In the energy bill text, what did the Louisiana judge determine?
(Beginning of TEXT SECTION)
The energy bill's offsets for all the tax incentives has President Bush threatening a veto because the legislation requires companies granted leases in prior years to renegotiate the terms of their contract to include price thresholds, pay a conservation fee, or lose the right to bid on future leases.

Also, the $6 billion over five years to be raised by the energy bill’s provision was called into question earlier this week when a Louisiana judge, ruling on a lawsuit brought by what is now Anadarko Petroleum Corp., determined that the federal government could not collect royalties on offshore oil and gas leases issued in 1996-2000, even when oil and gas prices spike. But on November 9th, CRS supported a position of the Democratic lawmakers hoping to recoup billions of dollars in unpaid oil and gas royalties to fund pending energy legislation. Legislators do not need to fear a recent federal court decision in a report released Friday by the Congressional Research Service.

While every clean energy trade and advocacy group has unleashed a swarth of legislative alerts against dropping the renewable energy tax provisions, focused at the House Speaker and Senate Majority Leader — up to now they have played mostly an inside game — upping their PACs, attending fundraisers, and conventional lobbying. Playing such a conventional "inside game" now has caught the groups by surprise.
(End of TEXT SECTION)
(Beginning of DATASET EXCERPT)
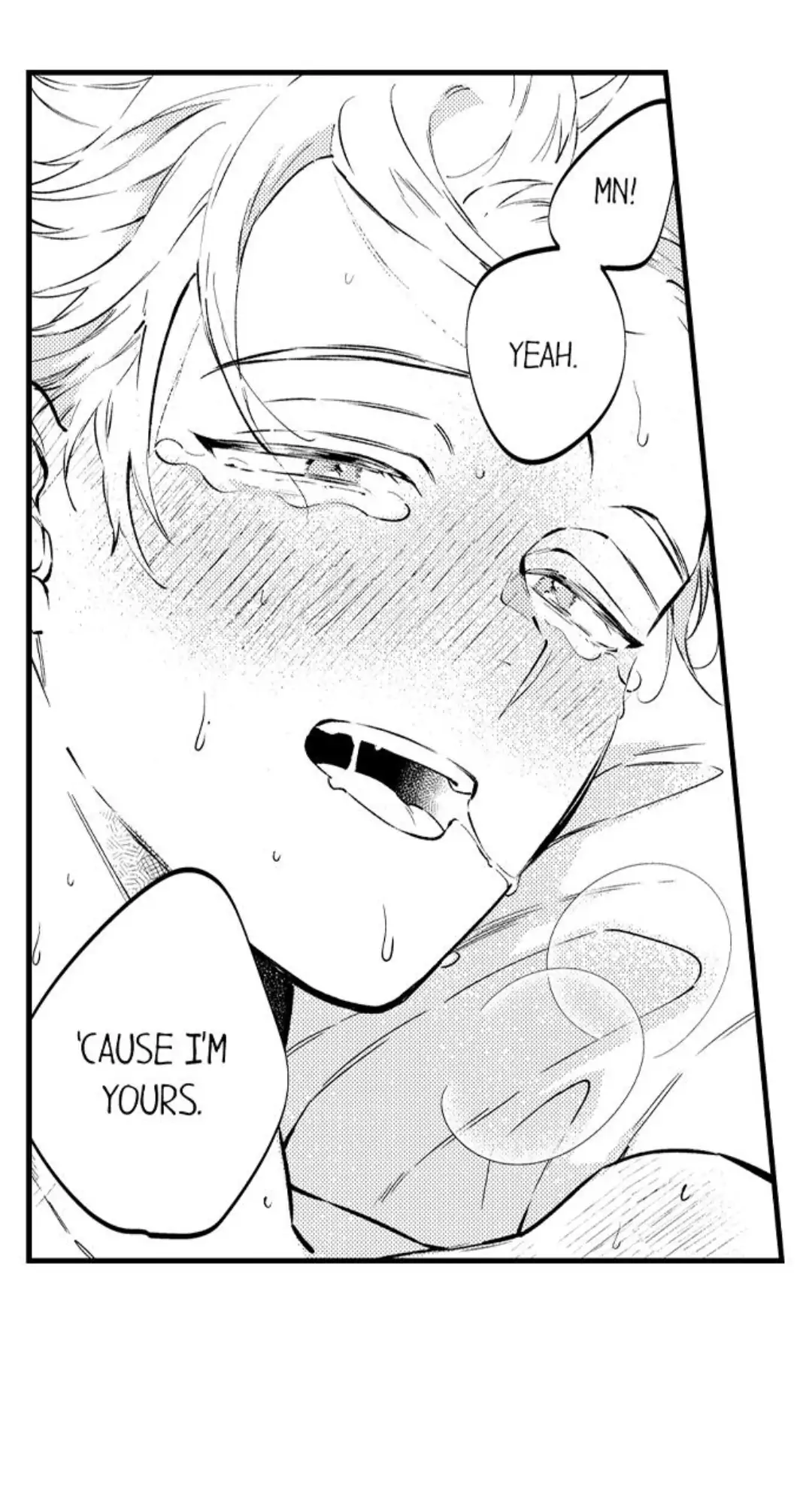 Rikon Shiyagare, α-sama - Chapter 19 manhwa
(End of DATASET EXCERPT)
* ANSWER TO THIS PROBLEM:
The federal government could not collect royalties on offshore oil and gas leases issued in 1996-2000, even when oil and gas prices spike.